| Exercise prompt |
Copy out each line of the material below that contains the string "path".

| Records to process |
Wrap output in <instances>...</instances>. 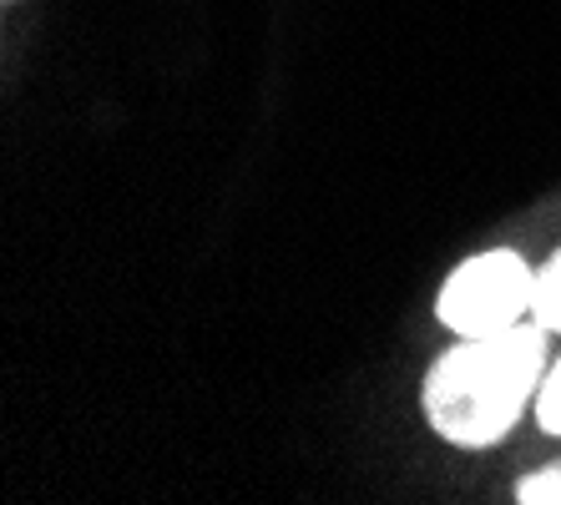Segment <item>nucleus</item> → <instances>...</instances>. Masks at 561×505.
Returning <instances> with one entry per match:
<instances>
[{
    "label": "nucleus",
    "mask_w": 561,
    "mask_h": 505,
    "mask_svg": "<svg viewBox=\"0 0 561 505\" xmlns=\"http://www.w3.org/2000/svg\"><path fill=\"white\" fill-rule=\"evenodd\" d=\"M547 324H511L501 334L460 338L425 375V420L440 440L485 450L511 435L541 379H547Z\"/></svg>",
    "instance_id": "f257e3e1"
},
{
    "label": "nucleus",
    "mask_w": 561,
    "mask_h": 505,
    "mask_svg": "<svg viewBox=\"0 0 561 505\" xmlns=\"http://www.w3.org/2000/svg\"><path fill=\"white\" fill-rule=\"evenodd\" d=\"M531 294H536V273L526 268L522 253L511 248H491L466 259L440 288V324L460 338H481V334H501V329L522 324L531 313Z\"/></svg>",
    "instance_id": "f03ea898"
},
{
    "label": "nucleus",
    "mask_w": 561,
    "mask_h": 505,
    "mask_svg": "<svg viewBox=\"0 0 561 505\" xmlns=\"http://www.w3.org/2000/svg\"><path fill=\"white\" fill-rule=\"evenodd\" d=\"M531 319L547 324L551 334H561V253L536 273V294H531Z\"/></svg>",
    "instance_id": "7ed1b4c3"
},
{
    "label": "nucleus",
    "mask_w": 561,
    "mask_h": 505,
    "mask_svg": "<svg viewBox=\"0 0 561 505\" xmlns=\"http://www.w3.org/2000/svg\"><path fill=\"white\" fill-rule=\"evenodd\" d=\"M536 420H541L547 435H561V359L557 369H547V379L536 389Z\"/></svg>",
    "instance_id": "20e7f679"
},
{
    "label": "nucleus",
    "mask_w": 561,
    "mask_h": 505,
    "mask_svg": "<svg viewBox=\"0 0 561 505\" xmlns=\"http://www.w3.org/2000/svg\"><path fill=\"white\" fill-rule=\"evenodd\" d=\"M516 501L522 505H561V470H536L516 485Z\"/></svg>",
    "instance_id": "39448f33"
},
{
    "label": "nucleus",
    "mask_w": 561,
    "mask_h": 505,
    "mask_svg": "<svg viewBox=\"0 0 561 505\" xmlns=\"http://www.w3.org/2000/svg\"><path fill=\"white\" fill-rule=\"evenodd\" d=\"M5 5H11V0H5Z\"/></svg>",
    "instance_id": "423d86ee"
}]
</instances>
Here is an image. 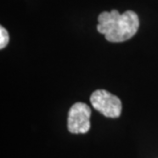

| Exercise result |
    "mask_svg": "<svg viewBox=\"0 0 561 505\" xmlns=\"http://www.w3.org/2000/svg\"><path fill=\"white\" fill-rule=\"evenodd\" d=\"M547 324H511L501 334L460 338L425 375V420L440 440L485 450L511 435L541 379H547Z\"/></svg>",
    "mask_svg": "<svg viewBox=\"0 0 561 505\" xmlns=\"http://www.w3.org/2000/svg\"><path fill=\"white\" fill-rule=\"evenodd\" d=\"M531 294H536V273L526 268L522 253L511 248H491L466 259L440 288V324L460 338H481V334H501V329L522 324L531 313Z\"/></svg>",
    "mask_svg": "<svg viewBox=\"0 0 561 505\" xmlns=\"http://www.w3.org/2000/svg\"><path fill=\"white\" fill-rule=\"evenodd\" d=\"M531 319L547 324L551 334H561V253L536 273V294H531Z\"/></svg>",
    "mask_svg": "<svg viewBox=\"0 0 561 505\" xmlns=\"http://www.w3.org/2000/svg\"><path fill=\"white\" fill-rule=\"evenodd\" d=\"M536 420H541L547 435H561V359L557 369H547V379L536 389Z\"/></svg>",
    "mask_svg": "<svg viewBox=\"0 0 561 505\" xmlns=\"http://www.w3.org/2000/svg\"><path fill=\"white\" fill-rule=\"evenodd\" d=\"M516 501L522 505H561V470H536L516 485Z\"/></svg>",
    "mask_svg": "<svg viewBox=\"0 0 561 505\" xmlns=\"http://www.w3.org/2000/svg\"><path fill=\"white\" fill-rule=\"evenodd\" d=\"M5 5H11V0H5Z\"/></svg>",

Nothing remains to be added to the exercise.